**Written exercise:** Recast the lines of the entries, starting with the line containing "What distance from the camera is [780,295]" and continuing through the end of the entries, as a JSON list of strings with one string per line and blank lines omitted.

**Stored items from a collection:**

● ● ● ● ● ● ●

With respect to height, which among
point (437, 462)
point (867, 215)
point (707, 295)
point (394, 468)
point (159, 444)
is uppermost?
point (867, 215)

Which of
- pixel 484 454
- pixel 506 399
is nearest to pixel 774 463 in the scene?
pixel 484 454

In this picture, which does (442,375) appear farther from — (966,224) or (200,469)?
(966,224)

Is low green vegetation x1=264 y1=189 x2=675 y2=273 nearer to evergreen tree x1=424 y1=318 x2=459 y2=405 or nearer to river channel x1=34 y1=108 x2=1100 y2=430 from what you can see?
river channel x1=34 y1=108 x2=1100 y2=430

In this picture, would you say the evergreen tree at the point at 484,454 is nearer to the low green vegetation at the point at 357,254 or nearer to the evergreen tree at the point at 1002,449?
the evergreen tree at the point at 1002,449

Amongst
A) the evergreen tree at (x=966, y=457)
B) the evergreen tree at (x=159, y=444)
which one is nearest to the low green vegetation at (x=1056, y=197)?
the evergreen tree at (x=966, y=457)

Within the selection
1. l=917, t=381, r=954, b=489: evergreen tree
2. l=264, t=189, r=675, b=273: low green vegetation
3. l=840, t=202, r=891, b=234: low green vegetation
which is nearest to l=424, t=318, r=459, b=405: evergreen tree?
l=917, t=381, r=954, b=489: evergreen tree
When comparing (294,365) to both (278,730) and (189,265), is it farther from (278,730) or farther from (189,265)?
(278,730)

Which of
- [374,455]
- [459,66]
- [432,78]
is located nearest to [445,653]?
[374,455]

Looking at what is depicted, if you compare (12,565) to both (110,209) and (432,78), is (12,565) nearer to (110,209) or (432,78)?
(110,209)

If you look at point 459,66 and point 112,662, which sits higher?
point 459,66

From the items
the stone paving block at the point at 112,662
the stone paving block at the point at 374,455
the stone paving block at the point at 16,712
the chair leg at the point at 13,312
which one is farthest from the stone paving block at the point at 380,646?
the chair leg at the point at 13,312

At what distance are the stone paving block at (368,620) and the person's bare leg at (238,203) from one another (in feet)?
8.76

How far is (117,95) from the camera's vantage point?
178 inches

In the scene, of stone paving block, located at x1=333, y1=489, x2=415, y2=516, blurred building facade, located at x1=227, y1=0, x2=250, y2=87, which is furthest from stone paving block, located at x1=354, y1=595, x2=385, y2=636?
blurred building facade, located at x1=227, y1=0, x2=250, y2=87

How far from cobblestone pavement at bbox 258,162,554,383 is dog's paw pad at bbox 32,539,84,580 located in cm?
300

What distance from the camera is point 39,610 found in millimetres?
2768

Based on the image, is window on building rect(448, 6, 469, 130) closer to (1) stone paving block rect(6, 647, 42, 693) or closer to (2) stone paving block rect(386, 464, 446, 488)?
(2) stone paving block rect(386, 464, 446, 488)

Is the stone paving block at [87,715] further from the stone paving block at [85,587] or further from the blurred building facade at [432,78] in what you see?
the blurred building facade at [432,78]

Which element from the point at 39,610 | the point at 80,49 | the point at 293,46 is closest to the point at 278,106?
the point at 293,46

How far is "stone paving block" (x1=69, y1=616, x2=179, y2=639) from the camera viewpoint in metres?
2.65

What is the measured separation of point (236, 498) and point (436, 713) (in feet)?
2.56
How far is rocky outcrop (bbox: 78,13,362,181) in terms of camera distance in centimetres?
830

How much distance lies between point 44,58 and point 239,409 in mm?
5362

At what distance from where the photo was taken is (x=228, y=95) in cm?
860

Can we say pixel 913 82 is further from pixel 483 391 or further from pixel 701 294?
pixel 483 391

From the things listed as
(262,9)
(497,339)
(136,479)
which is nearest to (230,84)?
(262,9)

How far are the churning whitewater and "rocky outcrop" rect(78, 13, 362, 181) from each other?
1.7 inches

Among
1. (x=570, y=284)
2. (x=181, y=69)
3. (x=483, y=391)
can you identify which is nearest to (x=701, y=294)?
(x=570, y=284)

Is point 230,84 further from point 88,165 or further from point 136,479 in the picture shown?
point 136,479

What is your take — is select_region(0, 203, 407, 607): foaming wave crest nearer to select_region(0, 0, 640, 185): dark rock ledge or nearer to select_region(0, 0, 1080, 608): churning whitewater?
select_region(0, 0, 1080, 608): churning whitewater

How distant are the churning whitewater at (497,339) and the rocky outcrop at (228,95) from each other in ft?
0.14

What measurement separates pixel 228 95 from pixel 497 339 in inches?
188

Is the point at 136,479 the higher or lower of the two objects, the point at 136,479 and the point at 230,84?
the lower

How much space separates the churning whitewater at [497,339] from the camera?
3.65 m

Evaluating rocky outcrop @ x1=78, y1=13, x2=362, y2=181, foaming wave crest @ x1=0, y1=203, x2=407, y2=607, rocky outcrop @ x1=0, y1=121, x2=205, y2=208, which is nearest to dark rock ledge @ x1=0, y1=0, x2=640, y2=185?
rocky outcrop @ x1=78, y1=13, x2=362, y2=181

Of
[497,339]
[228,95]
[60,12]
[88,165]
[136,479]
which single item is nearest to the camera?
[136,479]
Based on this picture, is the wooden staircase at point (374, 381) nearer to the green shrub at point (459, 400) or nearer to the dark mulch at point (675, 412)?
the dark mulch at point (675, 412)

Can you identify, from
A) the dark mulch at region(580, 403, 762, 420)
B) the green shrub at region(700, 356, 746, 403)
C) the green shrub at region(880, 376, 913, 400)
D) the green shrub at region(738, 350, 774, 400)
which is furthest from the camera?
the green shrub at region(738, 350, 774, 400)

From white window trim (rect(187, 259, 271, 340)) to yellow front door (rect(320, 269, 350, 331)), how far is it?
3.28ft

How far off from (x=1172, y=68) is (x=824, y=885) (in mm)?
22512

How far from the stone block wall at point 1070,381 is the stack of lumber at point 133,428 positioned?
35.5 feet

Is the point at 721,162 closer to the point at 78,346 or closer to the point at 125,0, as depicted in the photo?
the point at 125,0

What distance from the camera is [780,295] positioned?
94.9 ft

● ● ● ● ● ● ●

**Result:**
[
  "What distance from the camera is [780,295] positioned?",
  "94.9 ft"
]